A few years back this car was listed on Craigslist with an asking price of $3500. Same photos - assuming same owner. It didn't sell before, not sure why he feels it worth $5k more now.
I just got back from looking over the Lola T-200/202 in Beaumont, Ca. It is Serial Number 74 on the Chassis tag, which causes some confusion. According to Lola’s build sheet #74 is a T-202 built October 16, 1970 and shipped to Haas. According to Haas’s invoice sheet it is a T-200 #74 sent to Charlie Hayes (the west coast distributor) September 27, 1970. It has transaxle H8-987 which Lola says was in T-204 #83 which was built November 2-1970 and shipped to Haas and he shows it as a T-202 #83 (red) shipped to Hayes November 30, 1970.

▶ [Data section]:

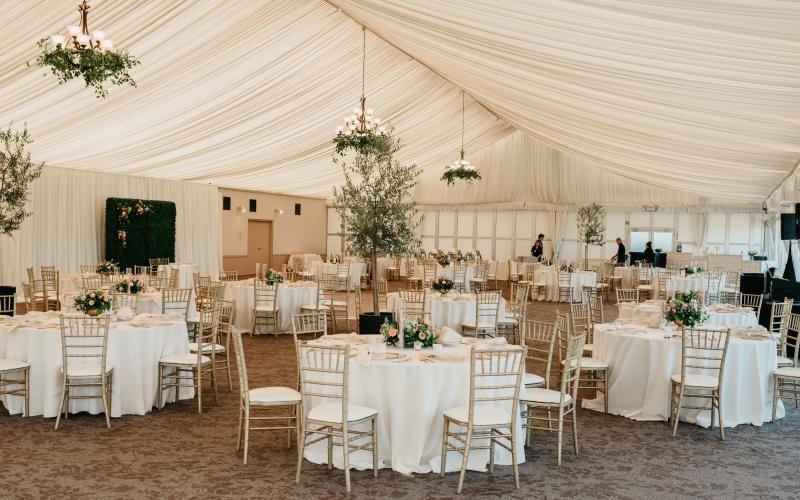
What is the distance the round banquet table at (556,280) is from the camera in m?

▶ [Written task]:
Resume the text about the Lola T-200/202 in Beaumont where it stops.

▶ [Exercise answer]:
Because of the bodywork and roll bar configuration(it looks to be original factory I would guess it to be a early T-202. The SCCA (CalClub) roll bar stamp is 19.030. The engine is a Cortina 2737E6015B and has no cylinder head, carb, intake or Exhaust. Also missing are the radiator, sump tank, and oil cooler. While the car is very rusty it is remarkably complete. It has the original Lola seat, Smiths instruments and a enamel original nose badge. The brake rotors are between .400” and .440” thick. I saw no signs of major chassis damage. The horns that mount the radiator are bent but fixable. The trailer comes with it. This would be a good project car for someone who can do all the mechanical and paintwork if you could buy the car at the right price. I would guess (after doing the same on Miss Lola) that it would run 10 to 12K dollars in parts to bring her back to full racing trim. You would just have to do all but the machining yourself. I would hope that sounds interesting to someone as I would hate to see #74 go on the “lost forever” list. I have no dog in this fight, I am just supplying information.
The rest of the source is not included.